(What needs to be done): Look through the listing below for the line containing "DRDA Arvalli Recruitment". Copy it and each line after it up to and including the line containing "Scalar field - Wikipedia", exactly, leaving out pictures.

(Information provided):
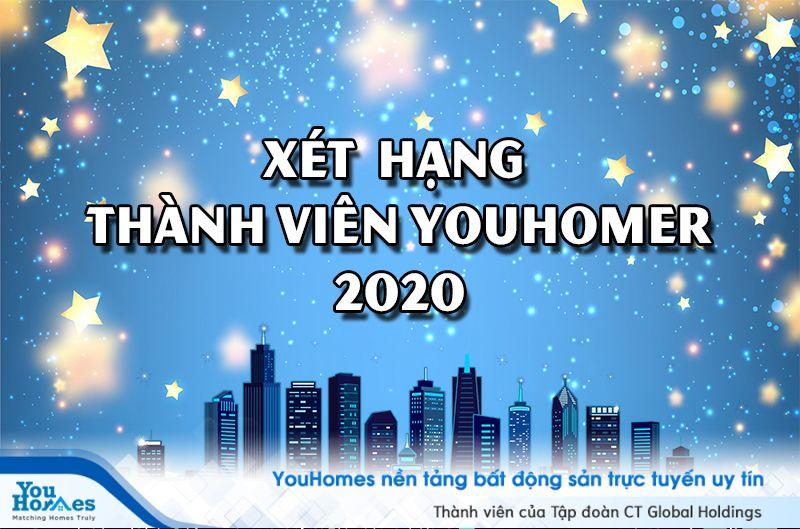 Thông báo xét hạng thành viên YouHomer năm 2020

...

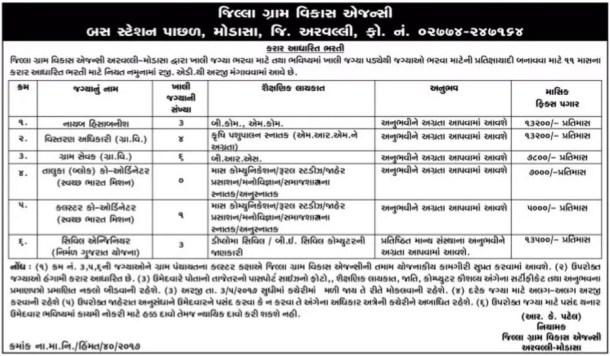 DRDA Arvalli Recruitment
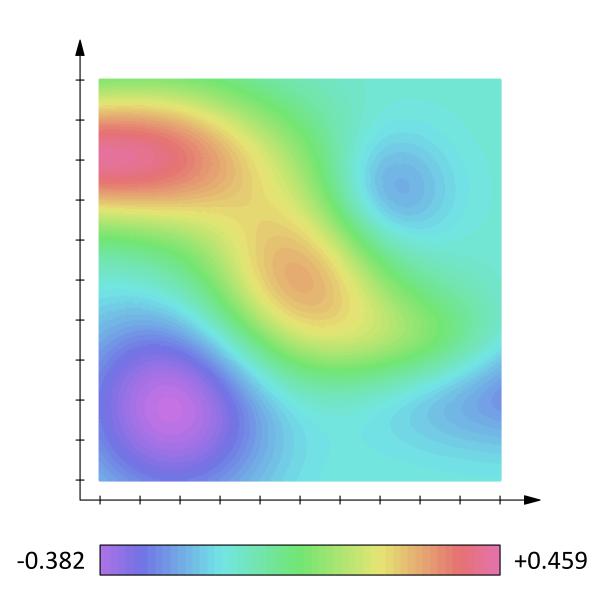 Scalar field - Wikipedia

(Answer to this exercise):
 DRDA Arvalli Recruitment
 Scalar field - Wikipedia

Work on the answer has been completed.